▸ **Exercise tasks**:
- a) Copy the part of the Lakeview Restaurant article starting at "Co-owner Fadi Hakim" and ending at "in the 1960s.".
- b) Pick up the Lakeview Restaurant article after its last sentence and keep writing it.

▸ **Page extract**:
=======

Known to locals for its late-night comfort fare, the west-end diner has racked up an impressive number of film credits over more than 85 years of service, including a cameo in The Shape of Water, which was awarded the Oscar for best picture on Sunday.
Co-owner Fadi Hakim said film crews descend on the Lakeview Restaurant about once every month or two for movie, television and commercial shoots, temporarily shutting down the all-hours eatery.
"It is an iconic diner in the sense that it is a landmark in Toronto," Hakim said in a phone interview this week. "A lot of film scouts really like it because ... they don't have to do a lot to it at all, except maybe rebrand it."
Hakim said the diner's wood-panelled decor and vinyl cushioning makes it a "no-brainer" destination for any production scouting locations for period pieces like The Shape of Water, which is set in the 1960s.
"The idea is when you walk in here, you're instantly transported," he said. "You can just feel the history of it."
Academy Award-winning director Guillermo del Toro was so smitten with the diner's art deco esthetic, he set extra scenes in the greasy spoon, according to Hakim, although it’s unclear how much of the footage made it into the film.
For the Cold War-era fantastical romance, the Lakeview Restaurant was retrofitted into a Dixie-themed pie shop in Baltimore, where one of the film's characters buys a fridge full of highlighter-hued key lime pies.
Soon after the movie hit theatres, Hakim said the diner had to add key lime pie to its menu so patrons could re-enact the scene in which Hawkins' mute janitor takes a bite of the dessert and sticks out her green-stained tongue.
He said other customers will jokingly order the dish featured in the 1988 bartending rom-com Cocktail starring Cruise, whose character gets an ample serving of chicken a la king dumped on his head.
Some cinephiles will come to the restaurant just to sit on the same stool where Travolta dined in a pink-sequined dress in the 2007 musical adaptation of Hairspray, or saunter through the doors with the deadly swagger of a mobster in Boondock Saints, Hakim said.

=======

▸ **Source data**:
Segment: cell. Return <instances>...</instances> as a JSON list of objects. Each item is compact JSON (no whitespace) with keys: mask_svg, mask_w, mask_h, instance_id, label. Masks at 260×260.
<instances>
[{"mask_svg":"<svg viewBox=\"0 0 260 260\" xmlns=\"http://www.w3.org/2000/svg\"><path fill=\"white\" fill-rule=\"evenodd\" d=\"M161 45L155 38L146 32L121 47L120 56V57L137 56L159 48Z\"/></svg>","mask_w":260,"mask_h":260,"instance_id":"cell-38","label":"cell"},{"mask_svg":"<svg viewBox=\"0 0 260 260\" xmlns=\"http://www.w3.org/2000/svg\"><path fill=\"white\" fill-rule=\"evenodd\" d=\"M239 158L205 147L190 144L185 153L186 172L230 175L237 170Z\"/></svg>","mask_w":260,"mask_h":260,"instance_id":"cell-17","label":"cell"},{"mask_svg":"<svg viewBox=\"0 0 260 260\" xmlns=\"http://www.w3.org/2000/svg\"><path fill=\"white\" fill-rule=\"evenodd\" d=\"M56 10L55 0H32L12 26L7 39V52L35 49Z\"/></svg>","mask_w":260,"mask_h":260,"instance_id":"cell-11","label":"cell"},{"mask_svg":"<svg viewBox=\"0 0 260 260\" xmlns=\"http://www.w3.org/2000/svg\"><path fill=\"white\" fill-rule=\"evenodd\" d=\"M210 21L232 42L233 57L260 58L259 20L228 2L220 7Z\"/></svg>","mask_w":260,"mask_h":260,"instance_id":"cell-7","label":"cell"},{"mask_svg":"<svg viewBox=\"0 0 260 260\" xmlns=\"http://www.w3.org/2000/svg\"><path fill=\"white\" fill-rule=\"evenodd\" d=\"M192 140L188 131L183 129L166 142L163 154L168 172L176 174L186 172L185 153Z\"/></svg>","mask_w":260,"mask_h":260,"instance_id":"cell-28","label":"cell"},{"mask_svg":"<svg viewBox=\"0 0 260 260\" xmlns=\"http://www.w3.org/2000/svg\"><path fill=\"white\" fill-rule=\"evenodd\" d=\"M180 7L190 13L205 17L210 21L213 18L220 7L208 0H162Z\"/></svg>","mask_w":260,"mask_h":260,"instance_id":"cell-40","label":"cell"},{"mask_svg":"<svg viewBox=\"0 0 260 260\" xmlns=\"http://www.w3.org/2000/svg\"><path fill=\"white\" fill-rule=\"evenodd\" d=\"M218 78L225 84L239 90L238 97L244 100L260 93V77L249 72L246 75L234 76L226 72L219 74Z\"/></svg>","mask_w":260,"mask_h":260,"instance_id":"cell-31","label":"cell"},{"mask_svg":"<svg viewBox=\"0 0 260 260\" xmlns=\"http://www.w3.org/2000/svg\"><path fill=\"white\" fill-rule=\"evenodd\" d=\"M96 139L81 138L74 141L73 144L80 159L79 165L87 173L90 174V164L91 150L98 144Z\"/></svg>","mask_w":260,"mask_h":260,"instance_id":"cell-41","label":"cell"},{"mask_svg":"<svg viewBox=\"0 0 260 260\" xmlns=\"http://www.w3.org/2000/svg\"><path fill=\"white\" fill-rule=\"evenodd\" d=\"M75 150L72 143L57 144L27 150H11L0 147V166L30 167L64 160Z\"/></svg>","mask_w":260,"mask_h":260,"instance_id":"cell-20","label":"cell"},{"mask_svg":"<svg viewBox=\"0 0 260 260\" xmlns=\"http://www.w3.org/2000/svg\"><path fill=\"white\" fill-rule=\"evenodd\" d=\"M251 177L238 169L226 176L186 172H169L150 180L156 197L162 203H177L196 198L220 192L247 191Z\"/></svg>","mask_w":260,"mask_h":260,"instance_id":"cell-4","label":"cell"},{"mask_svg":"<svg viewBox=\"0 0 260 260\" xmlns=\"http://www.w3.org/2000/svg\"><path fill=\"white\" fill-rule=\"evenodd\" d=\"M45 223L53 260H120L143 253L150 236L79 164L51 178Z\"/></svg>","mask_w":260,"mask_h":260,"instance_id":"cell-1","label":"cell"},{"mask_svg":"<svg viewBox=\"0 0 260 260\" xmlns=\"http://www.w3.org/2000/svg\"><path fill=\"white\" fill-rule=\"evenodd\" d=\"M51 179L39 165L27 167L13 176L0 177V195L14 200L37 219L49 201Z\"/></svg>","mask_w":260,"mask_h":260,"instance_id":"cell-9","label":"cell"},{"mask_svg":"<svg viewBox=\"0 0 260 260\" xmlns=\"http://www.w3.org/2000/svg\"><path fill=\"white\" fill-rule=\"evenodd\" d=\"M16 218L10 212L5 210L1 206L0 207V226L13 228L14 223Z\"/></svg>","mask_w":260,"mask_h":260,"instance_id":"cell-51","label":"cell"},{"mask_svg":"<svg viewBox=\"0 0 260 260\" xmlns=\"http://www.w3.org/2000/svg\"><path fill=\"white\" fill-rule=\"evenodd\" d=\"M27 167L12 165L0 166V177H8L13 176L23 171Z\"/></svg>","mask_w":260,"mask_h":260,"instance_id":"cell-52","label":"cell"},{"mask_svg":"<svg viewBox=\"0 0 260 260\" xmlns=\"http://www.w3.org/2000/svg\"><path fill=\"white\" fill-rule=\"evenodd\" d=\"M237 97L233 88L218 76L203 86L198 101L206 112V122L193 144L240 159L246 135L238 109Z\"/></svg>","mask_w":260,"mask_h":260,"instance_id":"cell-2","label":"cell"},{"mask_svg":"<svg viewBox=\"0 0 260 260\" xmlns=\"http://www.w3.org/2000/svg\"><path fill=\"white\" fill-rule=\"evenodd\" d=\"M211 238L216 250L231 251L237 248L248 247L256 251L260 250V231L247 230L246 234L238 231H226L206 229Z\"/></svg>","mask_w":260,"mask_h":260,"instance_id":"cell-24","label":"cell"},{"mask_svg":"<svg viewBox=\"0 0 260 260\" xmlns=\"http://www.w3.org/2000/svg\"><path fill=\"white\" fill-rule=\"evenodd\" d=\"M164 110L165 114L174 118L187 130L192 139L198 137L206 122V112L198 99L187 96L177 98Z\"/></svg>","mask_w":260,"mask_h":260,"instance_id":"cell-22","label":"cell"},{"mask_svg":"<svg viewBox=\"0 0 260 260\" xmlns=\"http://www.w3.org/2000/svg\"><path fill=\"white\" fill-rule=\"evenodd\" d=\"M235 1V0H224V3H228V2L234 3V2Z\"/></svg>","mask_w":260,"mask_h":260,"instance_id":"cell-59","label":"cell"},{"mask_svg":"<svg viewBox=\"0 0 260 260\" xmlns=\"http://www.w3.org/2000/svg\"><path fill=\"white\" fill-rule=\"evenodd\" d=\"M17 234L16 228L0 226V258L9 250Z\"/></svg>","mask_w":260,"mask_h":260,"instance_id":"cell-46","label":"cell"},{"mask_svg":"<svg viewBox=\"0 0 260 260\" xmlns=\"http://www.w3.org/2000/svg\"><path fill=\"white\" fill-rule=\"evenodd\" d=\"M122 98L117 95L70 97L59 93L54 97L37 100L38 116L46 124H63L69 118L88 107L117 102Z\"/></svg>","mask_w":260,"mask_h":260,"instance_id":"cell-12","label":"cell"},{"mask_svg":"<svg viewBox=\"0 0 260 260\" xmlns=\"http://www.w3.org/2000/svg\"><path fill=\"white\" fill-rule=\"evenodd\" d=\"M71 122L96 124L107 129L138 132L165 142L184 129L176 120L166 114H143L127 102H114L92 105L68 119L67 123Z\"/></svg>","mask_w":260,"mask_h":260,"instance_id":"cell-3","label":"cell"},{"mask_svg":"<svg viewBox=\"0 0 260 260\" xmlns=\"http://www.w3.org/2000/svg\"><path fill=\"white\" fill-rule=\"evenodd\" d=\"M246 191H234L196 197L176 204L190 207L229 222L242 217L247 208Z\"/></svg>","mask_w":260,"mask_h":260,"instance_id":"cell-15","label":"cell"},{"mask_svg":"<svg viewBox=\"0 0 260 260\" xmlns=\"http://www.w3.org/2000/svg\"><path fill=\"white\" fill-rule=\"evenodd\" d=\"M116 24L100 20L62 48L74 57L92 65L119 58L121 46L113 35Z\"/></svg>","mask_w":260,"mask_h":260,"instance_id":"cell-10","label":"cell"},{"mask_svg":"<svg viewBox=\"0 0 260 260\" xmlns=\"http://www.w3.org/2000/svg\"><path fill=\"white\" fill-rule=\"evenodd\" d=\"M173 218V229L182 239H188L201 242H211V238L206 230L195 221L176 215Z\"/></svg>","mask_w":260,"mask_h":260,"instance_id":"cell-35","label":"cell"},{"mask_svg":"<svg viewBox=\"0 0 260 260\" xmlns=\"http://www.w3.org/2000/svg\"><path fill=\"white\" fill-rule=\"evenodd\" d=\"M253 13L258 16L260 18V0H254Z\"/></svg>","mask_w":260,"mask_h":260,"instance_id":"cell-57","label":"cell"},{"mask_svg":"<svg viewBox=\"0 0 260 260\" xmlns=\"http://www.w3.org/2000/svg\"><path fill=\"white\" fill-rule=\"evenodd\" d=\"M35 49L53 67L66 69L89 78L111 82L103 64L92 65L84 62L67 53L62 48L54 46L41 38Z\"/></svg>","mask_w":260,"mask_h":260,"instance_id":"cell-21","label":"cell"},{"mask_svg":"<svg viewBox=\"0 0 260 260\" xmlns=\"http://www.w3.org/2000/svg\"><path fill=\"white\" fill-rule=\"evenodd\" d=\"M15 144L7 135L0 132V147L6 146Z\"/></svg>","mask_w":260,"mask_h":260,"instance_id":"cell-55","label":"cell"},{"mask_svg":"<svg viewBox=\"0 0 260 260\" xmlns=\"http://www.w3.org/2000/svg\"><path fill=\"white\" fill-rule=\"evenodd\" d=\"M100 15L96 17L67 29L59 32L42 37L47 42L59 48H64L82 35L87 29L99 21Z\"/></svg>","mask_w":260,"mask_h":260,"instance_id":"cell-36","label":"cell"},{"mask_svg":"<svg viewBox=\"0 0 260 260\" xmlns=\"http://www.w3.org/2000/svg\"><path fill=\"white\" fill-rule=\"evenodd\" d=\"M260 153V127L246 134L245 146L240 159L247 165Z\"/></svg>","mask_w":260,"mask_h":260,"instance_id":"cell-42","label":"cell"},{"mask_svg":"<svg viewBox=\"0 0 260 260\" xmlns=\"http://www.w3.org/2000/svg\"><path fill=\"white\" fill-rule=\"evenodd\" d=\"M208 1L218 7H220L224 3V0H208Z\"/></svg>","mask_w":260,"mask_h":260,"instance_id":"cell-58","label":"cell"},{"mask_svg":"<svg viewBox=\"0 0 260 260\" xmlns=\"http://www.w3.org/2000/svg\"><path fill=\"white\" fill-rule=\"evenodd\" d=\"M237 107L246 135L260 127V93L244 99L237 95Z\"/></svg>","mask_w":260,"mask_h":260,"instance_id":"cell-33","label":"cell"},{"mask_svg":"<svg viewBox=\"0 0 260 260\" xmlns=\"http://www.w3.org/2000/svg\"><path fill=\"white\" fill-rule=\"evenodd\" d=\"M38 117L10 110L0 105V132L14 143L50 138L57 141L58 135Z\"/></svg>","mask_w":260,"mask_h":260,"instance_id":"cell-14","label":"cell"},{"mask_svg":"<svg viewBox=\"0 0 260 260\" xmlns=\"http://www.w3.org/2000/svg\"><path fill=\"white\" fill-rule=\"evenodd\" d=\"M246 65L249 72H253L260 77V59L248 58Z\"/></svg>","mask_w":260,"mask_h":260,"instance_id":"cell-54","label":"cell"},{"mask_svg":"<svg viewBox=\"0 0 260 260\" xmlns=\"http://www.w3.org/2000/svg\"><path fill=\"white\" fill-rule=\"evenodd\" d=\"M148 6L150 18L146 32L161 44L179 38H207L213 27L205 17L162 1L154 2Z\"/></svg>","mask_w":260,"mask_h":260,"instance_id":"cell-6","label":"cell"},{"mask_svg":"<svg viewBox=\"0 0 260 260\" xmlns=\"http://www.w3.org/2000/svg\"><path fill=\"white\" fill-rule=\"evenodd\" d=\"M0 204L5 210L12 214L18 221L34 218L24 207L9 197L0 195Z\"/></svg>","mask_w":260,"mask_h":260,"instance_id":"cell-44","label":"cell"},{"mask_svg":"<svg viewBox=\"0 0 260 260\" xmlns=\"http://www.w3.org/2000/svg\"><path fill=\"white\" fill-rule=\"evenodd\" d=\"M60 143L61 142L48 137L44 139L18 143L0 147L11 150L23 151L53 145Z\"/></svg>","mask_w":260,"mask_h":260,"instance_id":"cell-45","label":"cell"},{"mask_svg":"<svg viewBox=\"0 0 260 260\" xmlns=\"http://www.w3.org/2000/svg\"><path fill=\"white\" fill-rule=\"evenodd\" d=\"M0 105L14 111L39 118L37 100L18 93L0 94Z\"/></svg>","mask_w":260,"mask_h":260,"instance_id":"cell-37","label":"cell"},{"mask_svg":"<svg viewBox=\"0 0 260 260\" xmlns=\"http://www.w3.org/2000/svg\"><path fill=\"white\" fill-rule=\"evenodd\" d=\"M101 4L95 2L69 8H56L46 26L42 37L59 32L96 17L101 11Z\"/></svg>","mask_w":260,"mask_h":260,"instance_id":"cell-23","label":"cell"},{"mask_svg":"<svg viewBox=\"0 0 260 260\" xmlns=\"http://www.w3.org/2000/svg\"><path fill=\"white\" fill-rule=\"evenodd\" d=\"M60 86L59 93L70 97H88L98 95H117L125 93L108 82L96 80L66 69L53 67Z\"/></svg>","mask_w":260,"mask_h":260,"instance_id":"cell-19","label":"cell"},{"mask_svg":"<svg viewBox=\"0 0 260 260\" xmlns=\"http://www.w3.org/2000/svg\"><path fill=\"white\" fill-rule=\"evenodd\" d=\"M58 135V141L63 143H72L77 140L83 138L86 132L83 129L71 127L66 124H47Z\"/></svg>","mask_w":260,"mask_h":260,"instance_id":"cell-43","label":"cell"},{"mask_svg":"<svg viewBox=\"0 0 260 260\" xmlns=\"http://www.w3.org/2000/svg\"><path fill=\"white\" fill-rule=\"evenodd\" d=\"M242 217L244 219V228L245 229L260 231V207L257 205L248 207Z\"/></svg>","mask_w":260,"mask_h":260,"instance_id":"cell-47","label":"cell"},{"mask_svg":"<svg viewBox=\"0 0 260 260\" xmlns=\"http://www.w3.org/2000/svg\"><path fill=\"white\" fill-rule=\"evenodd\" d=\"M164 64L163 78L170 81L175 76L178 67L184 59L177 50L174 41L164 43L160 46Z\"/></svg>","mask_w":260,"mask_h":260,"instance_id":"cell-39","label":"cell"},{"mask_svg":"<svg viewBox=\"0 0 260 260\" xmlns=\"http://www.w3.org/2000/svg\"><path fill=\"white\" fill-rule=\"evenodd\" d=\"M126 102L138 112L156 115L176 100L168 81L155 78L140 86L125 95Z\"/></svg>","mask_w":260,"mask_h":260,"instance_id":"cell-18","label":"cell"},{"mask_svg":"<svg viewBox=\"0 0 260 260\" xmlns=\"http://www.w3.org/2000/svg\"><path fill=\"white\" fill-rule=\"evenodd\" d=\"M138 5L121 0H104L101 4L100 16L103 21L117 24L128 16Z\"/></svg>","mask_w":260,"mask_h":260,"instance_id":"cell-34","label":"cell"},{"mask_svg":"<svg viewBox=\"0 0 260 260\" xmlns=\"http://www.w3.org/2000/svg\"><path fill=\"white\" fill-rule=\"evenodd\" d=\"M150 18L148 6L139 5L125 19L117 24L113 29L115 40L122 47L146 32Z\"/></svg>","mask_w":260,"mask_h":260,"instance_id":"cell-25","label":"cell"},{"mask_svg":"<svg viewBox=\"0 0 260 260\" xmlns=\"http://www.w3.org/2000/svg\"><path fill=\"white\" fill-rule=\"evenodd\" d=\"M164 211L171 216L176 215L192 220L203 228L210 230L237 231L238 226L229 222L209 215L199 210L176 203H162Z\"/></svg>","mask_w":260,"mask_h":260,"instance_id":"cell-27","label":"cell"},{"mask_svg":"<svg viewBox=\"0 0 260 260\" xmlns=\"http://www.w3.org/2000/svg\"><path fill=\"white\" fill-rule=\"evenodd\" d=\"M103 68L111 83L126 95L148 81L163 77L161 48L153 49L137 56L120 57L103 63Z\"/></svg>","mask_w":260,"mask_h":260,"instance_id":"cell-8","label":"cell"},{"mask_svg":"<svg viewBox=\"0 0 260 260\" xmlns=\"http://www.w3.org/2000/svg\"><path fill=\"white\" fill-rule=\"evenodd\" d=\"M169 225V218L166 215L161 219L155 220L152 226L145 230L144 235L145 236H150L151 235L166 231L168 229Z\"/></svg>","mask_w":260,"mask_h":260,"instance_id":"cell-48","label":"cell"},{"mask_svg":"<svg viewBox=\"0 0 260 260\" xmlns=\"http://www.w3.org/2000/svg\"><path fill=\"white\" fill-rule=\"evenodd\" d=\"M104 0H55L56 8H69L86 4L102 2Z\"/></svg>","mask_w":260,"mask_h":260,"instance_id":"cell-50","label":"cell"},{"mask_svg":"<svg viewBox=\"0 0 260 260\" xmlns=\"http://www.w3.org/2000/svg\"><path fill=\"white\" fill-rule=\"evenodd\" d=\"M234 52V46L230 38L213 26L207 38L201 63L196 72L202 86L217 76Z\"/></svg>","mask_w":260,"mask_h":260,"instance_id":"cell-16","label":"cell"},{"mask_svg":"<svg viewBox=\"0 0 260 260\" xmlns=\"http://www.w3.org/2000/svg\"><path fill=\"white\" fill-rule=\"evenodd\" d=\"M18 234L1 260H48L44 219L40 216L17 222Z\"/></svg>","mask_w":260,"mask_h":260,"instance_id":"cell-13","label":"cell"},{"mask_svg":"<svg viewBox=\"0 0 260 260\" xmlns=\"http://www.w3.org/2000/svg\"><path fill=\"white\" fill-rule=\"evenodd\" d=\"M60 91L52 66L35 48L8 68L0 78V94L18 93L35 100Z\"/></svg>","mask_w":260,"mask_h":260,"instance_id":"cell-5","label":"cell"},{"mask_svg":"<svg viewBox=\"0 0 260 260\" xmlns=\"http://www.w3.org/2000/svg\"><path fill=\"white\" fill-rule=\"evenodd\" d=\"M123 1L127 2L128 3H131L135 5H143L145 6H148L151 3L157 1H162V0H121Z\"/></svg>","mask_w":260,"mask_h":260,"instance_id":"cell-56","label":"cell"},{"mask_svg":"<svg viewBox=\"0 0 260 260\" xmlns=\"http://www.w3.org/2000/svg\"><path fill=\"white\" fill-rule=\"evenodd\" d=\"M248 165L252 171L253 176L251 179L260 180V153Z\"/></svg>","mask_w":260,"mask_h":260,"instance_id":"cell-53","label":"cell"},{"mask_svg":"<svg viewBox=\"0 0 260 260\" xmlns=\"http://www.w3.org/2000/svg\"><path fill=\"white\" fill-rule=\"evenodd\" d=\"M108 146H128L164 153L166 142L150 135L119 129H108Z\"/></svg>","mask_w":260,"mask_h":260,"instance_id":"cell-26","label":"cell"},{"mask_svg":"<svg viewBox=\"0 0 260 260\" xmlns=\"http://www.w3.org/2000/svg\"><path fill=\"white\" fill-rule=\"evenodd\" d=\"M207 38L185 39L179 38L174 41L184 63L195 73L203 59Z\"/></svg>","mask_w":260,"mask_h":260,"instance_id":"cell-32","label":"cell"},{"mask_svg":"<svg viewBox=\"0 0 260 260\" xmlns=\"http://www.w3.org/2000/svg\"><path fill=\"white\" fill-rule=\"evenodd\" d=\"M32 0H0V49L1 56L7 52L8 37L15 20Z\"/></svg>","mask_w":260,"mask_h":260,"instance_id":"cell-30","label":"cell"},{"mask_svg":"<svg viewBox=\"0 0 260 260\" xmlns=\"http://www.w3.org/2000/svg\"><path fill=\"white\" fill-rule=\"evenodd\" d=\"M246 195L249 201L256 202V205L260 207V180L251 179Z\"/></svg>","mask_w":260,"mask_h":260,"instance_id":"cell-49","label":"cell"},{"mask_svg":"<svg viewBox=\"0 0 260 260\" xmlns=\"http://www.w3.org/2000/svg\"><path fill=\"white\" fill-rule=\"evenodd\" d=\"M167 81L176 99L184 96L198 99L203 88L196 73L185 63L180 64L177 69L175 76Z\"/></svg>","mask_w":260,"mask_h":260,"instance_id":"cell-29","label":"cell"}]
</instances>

=======

▸ **Responses per task**:
- a)
Co-owner Fadi Hakim said film crews descend on the Lakeview Restaurant about once every month or two for movie, television and commercial shoots, temporarily shutting down the all-hours eatery.
"It is an iconic diner in the sense that it is a landmark in Toronto," Hakim said in a phone interview this week. "A lot of film scouts really like it because ... they don't have to do a lot to it at all, except maybe rebrand it."
Hakim said the diner's wood-panelled decor and vinyl cushioning makes it a "no-brainer" destination for any production scouting locations for period pieces like The Shape of Water, which is set in the 1960s.

- b)
He said the diner has collected cinematic memorabilia from several productions, such as a shard of glass from the door Daniel Craig accidentally shattered while he was filming the 2011 psychological thriller Dream House.
But Hakim tried to distance the restaurant from other less appetizing props, like the lifeless rats that flew past Robert Pattinson's head in the David Cronenberg-directed thriller Cosmopolis.
"Wasn't our rat," said Hakim.
Other stars that have graced the restaurant's tiled floors on screen include Samuel L. Jackson, Mark Wahlberg, Willem Dafoe and Michelle Williams, and Hakim said many more celebrities have stopped by to eat when the cameras weren't rolling.
While Toronto often serves as a cinematic stand-in for American cities, Hakim said he thinks the diner's distinctly Toronto sensibility shines through on the big screen.
Established in 1932, the Lakeview Restaurant has changed hands several times over the decades, but the diner's mission has stayed the same.
The neon sign out front reads "Always Open," promising good grub at any hour to a broad cross-section of city-dwellers, Hakim said.
"There is no class separation to it. I think that that ultimately is what certain places in Toronto have," he said. "It is a bit of a cultural icon that everybody can enjoy, and that's what I think that diners distinctly can offer."